Stories

KAPONE-KASOMPE-MBULUMINA (August 2020)

“Three things remain with us from paradise: stars, flowers and children.”/ Dante Alighieri/

Last year, I celebrated a mass in the village of Kapone, taking confessions before the mass. One father brought his 16-year-old daughter Kanuwa on his back. Kanuwa suffers from polio and can move only by crawling, using her arms. Unfortunately, her arms are now deformed as well, since she has been using them all her life to propel and drag herself along on the ground. Kanuwa felt compelled to confess, and her confession filled my heart and warmed my soul. Living in the so-called western world, we have no right to complain about challenges or difficult times. As soon as I returned to Livingstone, I purchased a wheelchair and asked our driver to take it to Nawinda. When the wheelchair arrived in Nawinda, a word was sent to Kapone, and the people arrived with an ox cart to pick it up. The journey from Nawinda takes 5 hours by car, or two nights by an ox cart. Because they must graze throughout the day, the oxen can only pull the cart at night.  

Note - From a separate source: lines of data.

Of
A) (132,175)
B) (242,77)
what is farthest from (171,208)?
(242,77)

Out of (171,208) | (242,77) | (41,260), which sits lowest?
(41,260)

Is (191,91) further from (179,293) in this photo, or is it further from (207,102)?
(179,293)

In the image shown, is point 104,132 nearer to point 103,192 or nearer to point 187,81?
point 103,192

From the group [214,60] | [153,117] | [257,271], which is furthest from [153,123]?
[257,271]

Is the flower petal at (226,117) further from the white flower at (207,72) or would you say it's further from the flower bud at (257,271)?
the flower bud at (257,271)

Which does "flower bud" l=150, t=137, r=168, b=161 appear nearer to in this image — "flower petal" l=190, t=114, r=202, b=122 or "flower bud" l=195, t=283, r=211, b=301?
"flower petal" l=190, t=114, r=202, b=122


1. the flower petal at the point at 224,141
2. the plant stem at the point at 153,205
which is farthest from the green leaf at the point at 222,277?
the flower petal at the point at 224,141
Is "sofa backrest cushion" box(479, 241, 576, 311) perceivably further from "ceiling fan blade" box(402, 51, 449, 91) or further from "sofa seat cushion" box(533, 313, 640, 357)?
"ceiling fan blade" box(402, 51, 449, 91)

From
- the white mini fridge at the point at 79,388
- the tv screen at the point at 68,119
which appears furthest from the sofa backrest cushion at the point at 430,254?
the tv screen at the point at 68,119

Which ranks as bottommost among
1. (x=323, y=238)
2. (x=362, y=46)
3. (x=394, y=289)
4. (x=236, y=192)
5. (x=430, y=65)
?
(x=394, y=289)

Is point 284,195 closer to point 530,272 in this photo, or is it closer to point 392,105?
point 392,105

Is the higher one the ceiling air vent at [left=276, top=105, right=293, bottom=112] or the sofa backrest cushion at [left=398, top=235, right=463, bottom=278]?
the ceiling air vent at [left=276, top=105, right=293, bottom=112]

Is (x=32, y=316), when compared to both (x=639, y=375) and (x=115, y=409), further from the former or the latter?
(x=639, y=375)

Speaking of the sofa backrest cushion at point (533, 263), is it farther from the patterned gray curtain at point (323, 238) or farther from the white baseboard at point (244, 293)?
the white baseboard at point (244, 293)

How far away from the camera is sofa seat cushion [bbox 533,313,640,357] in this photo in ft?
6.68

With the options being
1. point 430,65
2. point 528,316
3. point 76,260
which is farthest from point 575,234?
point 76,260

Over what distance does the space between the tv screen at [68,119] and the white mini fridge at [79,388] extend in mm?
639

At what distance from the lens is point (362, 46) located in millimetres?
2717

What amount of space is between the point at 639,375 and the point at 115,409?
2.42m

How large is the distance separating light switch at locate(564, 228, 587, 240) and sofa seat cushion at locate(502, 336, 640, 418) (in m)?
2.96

This year, the mass was celebrated in Kasompe, a neighbouring village, but we went to Kapone because I wanted to see Kanuwa. The wheelchair has been a big help to her, because her father no longer has to carry her on his back.

After Capone, we continued towards Kasompe, where we planned to attend the dedication of the new church and celebrate a mass, but a flat tyre changed our plans… We arrived in Kasompe late, so the mass was celebrated in the dark, but that did not diminish the joy and happiness of the Kasompe people. We spent the night in Kasompe, had roasted cassava for breakfast and continued towards Samisisi.

This year, in the village of Mbulumina, I met a 4-year-old girl suffering from polio. Together with the Livingstone Rotary Club and our YCTC centre, the Heart for Zambia Foundation held a fundraiser. We pledged to provide wheelchairs to all the children in need in the Western Province’s distant and impoverished villages, to make their lives a little easier. The wheelchair you see in the photo is already on its way to Mbulumina.